### WHAT IS BEING ASKED
In the records below, rename every "person in orange life jacket" to "swimmer in orange life jacket" and leave all other text unchanged.

### DATASET
----

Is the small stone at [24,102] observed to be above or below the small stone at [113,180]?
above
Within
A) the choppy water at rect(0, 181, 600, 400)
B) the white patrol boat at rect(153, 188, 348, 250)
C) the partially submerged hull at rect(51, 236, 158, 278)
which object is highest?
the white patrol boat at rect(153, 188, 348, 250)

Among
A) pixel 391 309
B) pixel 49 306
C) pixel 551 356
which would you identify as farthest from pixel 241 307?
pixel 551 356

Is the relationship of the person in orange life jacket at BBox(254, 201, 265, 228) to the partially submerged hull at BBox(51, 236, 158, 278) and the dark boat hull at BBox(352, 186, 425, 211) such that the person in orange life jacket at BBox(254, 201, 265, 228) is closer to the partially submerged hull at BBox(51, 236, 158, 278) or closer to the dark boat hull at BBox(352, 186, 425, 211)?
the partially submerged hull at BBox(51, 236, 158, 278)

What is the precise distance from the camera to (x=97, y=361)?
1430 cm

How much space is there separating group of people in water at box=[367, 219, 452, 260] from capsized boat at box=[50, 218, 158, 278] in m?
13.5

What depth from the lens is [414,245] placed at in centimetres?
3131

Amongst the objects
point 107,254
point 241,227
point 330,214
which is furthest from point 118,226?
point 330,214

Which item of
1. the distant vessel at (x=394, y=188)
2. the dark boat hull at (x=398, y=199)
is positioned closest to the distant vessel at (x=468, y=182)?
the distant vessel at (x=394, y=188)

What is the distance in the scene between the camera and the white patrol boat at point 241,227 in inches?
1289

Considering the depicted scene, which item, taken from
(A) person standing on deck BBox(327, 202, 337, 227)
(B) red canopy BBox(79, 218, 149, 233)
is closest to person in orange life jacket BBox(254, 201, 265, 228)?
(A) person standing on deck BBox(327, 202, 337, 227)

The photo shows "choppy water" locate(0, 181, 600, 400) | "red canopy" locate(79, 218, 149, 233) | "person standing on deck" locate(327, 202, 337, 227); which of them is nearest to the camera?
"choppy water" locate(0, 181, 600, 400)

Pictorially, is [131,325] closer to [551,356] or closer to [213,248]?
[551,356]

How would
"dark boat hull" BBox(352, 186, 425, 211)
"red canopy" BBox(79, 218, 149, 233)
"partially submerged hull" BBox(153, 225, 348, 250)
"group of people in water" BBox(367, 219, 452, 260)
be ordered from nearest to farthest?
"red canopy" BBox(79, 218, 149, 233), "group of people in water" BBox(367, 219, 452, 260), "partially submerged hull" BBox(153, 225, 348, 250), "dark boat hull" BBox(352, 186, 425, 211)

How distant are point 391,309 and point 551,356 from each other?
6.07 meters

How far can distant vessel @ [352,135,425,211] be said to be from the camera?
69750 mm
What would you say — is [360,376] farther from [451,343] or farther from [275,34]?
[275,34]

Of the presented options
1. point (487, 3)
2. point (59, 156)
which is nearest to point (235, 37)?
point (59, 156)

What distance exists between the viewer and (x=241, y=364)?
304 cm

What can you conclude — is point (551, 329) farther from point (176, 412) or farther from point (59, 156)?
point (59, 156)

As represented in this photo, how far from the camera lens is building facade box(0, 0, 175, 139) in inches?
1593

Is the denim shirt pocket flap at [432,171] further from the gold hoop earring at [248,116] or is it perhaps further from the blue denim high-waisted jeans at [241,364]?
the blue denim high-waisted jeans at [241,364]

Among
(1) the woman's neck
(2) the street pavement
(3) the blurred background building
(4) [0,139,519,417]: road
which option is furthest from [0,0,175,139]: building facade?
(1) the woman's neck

----

### EXERCISE RESPONSE
Is the small stone at [24,102] observed to be above or below the small stone at [113,180]?
above
Within
A) the choppy water at rect(0, 181, 600, 400)
B) the white patrol boat at rect(153, 188, 348, 250)
C) the partially submerged hull at rect(51, 236, 158, 278)
which object is highest?
the white patrol boat at rect(153, 188, 348, 250)

Among
A) pixel 391 309
B) pixel 49 306
C) pixel 551 356
which would you identify as farthest from pixel 241 307?
pixel 551 356

Is the relationship of the swimmer in orange life jacket at BBox(254, 201, 265, 228) to the partially submerged hull at BBox(51, 236, 158, 278) and the dark boat hull at BBox(352, 186, 425, 211) such that the swimmer in orange life jacket at BBox(254, 201, 265, 228) is closer to the partially submerged hull at BBox(51, 236, 158, 278) or closer to the dark boat hull at BBox(352, 186, 425, 211)?
the partially submerged hull at BBox(51, 236, 158, 278)

What is the precise distance from the camera to (x=97, y=361)?
1430 cm

How much space is there separating group of people in water at box=[367, 219, 452, 260] from capsized boat at box=[50, 218, 158, 278] in m?
13.5

What depth from the lens is [414,245] placed at in centimetres?
3131

Amongst the objects
point 107,254
point 241,227
point 330,214
which is furthest from point 118,226?
point 330,214

Which item of
1. the distant vessel at (x=394, y=188)
2. the dark boat hull at (x=398, y=199)
is positioned closest to the distant vessel at (x=468, y=182)?
the distant vessel at (x=394, y=188)

What is the distance in the scene between the camera and the white patrol boat at point 241,227 in inches?
1289

Considering the depicted scene, which item, taken from
(A) person standing on deck BBox(327, 202, 337, 227)
(B) red canopy BBox(79, 218, 149, 233)
is closest to swimmer in orange life jacket BBox(254, 201, 265, 228)?
(A) person standing on deck BBox(327, 202, 337, 227)

The photo shows "choppy water" locate(0, 181, 600, 400) | "red canopy" locate(79, 218, 149, 233) | "person standing on deck" locate(327, 202, 337, 227); which of them is nearest to the camera?
"choppy water" locate(0, 181, 600, 400)

Pictorially, is [131,325] closer to [551,356] or closer to [213,248]?
[551,356]

How would
"dark boat hull" BBox(352, 186, 425, 211)
"red canopy" BBox(79, 218, 149, 233)
"partially submerged hull" BBox(153, 225, 348, 250)
"group of people in water" BBox(367, 219, 452, 260)
be ordered from nearest to farthest?
"red canopy" BBox(79, 218, 149, 233), "group of people in water" BBox(367, 219, 452, 260), "partially submerged hull" BBox(153, 225, 348, 250), "dark boat hull" BBox(352, 186, 425, 211)

How distant are point 391,309 and point 551,356 from each other?
6.07 meters

How far can distant vessel @ [352,135,425,211] be said to be from the camera?
69750 mm
What would you say — is [360,376] farther from [451,343] or farther from [275,34]?
[275,34]

Of the presented options
1. point (487, 3)
2. point (59, 156)
which is nearest to point (235, 37)?
point (59, 156)

What distance exists between the viewer and (x=241, y=364)?
304 cm

What can you conclude — is point (551, 329) farther from point (176, 412) or farther from point (59, 156)?
point (59, 156)

As represented in this photo, how far from the camera lens is building facade box(0, 0, 175, 139) in inches?
1593

Is the denim shirt pocket flap at [432,171] further from the gold hoop earring at [248,116] or is it perhaps further from the blue denim high-waisted jeans at [241,364]?
the blue denim high-waisted jeans at [241,364]

Among
(1) the woman's neck
(2) the street pavement
(3) the blurred background building
(4) [0,139,519,417]: road
which option is furthest from [0,0,175,139]: building facade?
(1) the woman's neck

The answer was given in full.